A call for evangelism, and why it might be missing in the West

A call for evangelism, and why it might be missing in the West

The gospel message is that Jesus Christ is the only one in whom we can find salvation, meaning and hope. Christians find great comfort and joy in this exclusive claim by Jesus. And it leads us to an inescapable piece of logic: those who are not currently following Jesus are in big trouble and need to come to Jesus. That’s true whether they are following other religions, are devoted to some other philosophy of life, or if they have simply never thought about these kinds of things deeply.

Paul puts the logic of all this clearly and memorably:

13 For “everyone who calls on the name of the Lord will be saved.” 14 How then will they call on him in whom they have not believed? And how are they to believe in him of whom they have never heard? And how are they to hear without someone preaching? 15 And how are they to preach unless they are sent? As it is written, “How beautiful are the feet of those who preach the good news!”

                      (Rom. 10:13-15 ESV)

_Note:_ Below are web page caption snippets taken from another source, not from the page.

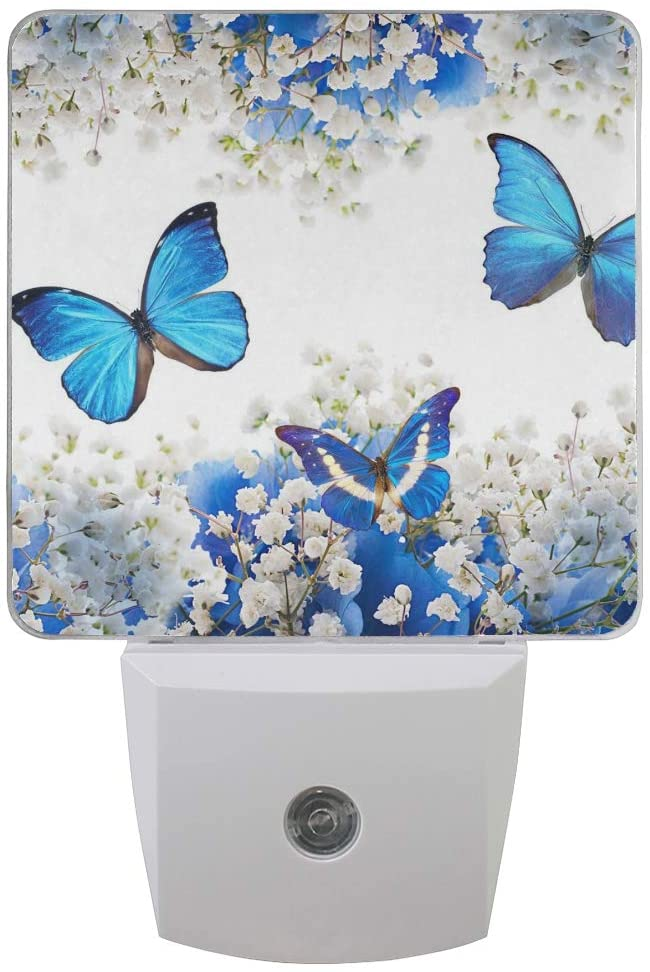 Plug-in LED Night Light with Dusk-to-Dawn Sensor Butterfly Night Lights Plug into Wall Automatic Lights Motion Sensor for Indoors 2 Set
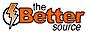 Better Source Logo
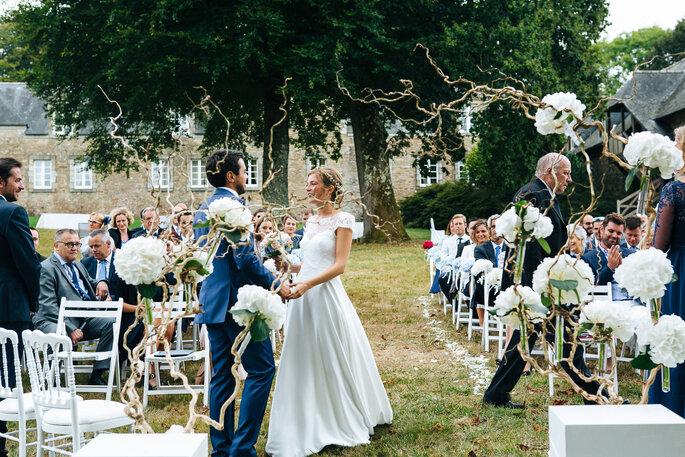 cérémonie laïque- mariage Bretagne morbihan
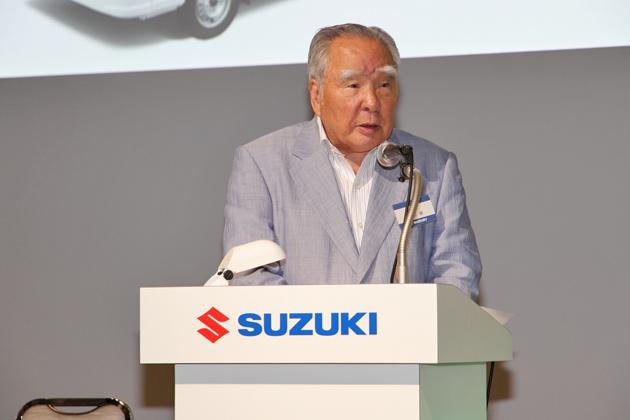 スズキ株式会社 鈴木修 代表取締役会長兼社長
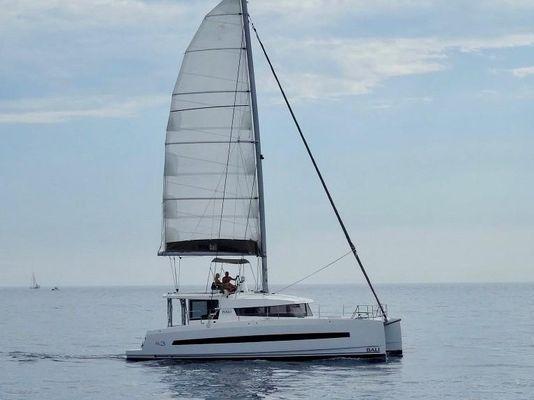Catana Bali 4.3 Catamaran - main image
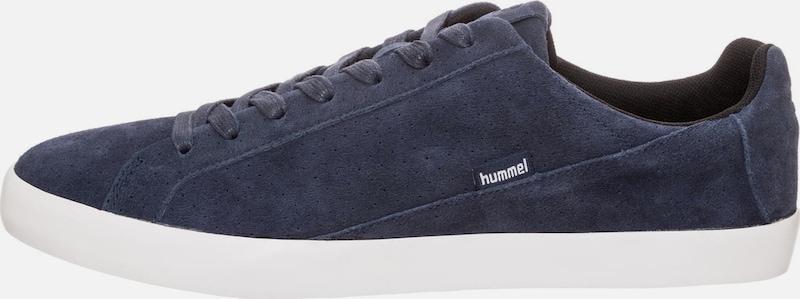 Tragbare Suede Schuhe   Hummel Turnschuhe Court Suede Tragbare 286f63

People need to come to trust in Jesus. And for that to happen, someone needs to tell them about Jesus. That is how God designed everything; while God is the one who makes people respond to the gospel, he calls Christians to simply tell people about the good news.

The logic is simple; so why do so few people seem to do it, especially in the western world? Why is evangelism something that many Christians never seem to get around to doing, if we believe it is one of the most important activities we could ever do?

The early church in Acts grew as ordinary people told others about Jesus (like in Acts 8:4). The church in many parts of Africa and Asia and South America is growing rapidly right now as Christians do the same, often under significant cultural and government opposition. I don’t think it is an accident that the church in the East is growing much faster than the church in the West.

Why are so many Christians reluctant to speak to others about Jesus? There are many reasons, but for the purposes of this blog post let me touch on just five.

  1. We think too individualistically

Too often we think only of ourselves, about me and God. That is the way we think about so many things in the West. Those in the majority world are much more connected with family and tribe and society than we are. This individual way of thinking can lead us to fail to see the urgent need of our friends for Jesus.

  1. We can have a poor view of predestination

In some Reformed circles, the fact that God chooses people before the foundation of the world (Eph 1:4) is emphasised. And it is a great truth to emphasise! God does indeed save people and is responsible for their salvation. Paul obviously believed that too, yet he spent his whole life trying to spread the gospel. These two things do not contradict one another. If anything, our belief in God’s sovereignty should drive us to proclaim the gospel with boldness!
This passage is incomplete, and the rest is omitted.